Often, I’m asked about the essence of IEOR, and I believe many of you have also received the same question. It took me years to grasp just the surface of what this field encompasses. To me, IEOR is not just an academic discipline; it’s fundamentally an art of thinking. Industrial Engineers articulate real-world problems through a diverse array of stylized mathematical models—whether it’s a queueing model, a stochastic optimization model, or a fluid dynamics model. Then, we develop and apply techniques in optimization, stochastics, and simulation to devise solutions.
The adaptable nature of IEOR techniques allows us to tackle problems across virtually any domain. Methodologically, we push the boundaries in optimization, causal inference, data science, and many more theoretical fields. Practically, we are pivotal in managing and optimizing systems in healthcare, service industries, manufacturing, among others. This adaptability was evident in our senior projects, which addressed a diverse set of challenges in inventory planning, healthcare, and marketing, to name a few.
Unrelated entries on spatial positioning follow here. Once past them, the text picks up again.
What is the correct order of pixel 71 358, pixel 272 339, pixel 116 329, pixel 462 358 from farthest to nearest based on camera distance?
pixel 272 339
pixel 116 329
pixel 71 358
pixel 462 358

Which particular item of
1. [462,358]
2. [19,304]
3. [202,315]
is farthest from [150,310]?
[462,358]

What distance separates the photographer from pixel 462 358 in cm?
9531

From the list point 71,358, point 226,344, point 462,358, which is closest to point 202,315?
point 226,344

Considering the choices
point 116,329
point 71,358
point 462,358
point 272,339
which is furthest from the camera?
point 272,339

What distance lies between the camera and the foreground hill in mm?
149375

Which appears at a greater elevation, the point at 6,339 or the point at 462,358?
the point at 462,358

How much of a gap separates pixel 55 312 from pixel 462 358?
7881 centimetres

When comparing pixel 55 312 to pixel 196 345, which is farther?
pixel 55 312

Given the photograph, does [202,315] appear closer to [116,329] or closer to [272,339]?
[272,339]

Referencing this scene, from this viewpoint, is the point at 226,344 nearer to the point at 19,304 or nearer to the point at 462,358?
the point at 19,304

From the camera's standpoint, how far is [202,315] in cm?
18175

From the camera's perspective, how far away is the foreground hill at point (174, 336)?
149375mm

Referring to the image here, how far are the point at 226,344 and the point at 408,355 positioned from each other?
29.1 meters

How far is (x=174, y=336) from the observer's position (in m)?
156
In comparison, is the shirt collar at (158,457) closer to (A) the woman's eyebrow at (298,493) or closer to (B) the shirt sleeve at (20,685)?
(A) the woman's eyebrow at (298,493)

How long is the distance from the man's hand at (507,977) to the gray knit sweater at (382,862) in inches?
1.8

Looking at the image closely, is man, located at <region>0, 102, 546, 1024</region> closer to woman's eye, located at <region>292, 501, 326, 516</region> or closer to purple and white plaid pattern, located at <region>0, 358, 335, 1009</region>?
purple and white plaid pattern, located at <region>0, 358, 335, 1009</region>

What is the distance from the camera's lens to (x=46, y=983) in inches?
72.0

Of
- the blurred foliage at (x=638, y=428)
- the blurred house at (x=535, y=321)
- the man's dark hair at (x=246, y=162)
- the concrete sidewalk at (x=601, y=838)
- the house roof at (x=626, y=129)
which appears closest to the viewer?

In an era marked by rapid technological advancements, we IEOR graduates are uniquely prepared to drive change. This preparation involves a blend of interdisciplinary skills and diverse perspectives. While we might not specialize in developing large language models like computer scientists, our foundation in optimization enables us to tackle highly relevant issues like algorithmic fairness, differential privacy, and human-ai interaction. Even if we aren’t medical professionals, our skills in stochastic modeling and matching algorithms, in addition to new data sources arising from the digitization of healthcare, can revolutionize patient flow, organ transplantation, and other healthcare operations. And though we are not environmental scientists, our proficiency in mathematical modeling and incentive design can foster environmentally sustainable practices.
Collaborating with domain experts, we formulate representative models and derive optimal strategies or insights tailored to specific challenges. I am excited to see how each of you will apply your distinctive skills and perspectives to make a positive impact on the world.
IEOR is a also field defined by inclusion and diversity, which I believe many of us have experienced during our time at Berkeley IEOR. I am profoundly thankful for the research and teaching opportunities provided here, which have significantly shaped my career aspirations. A huge thanks to our faculty, staff, and my classmates—your contributions have greatly enriched our journey.
Finally, congratulations once again to my fellow graduates. I wish you all the best in your future endeavors.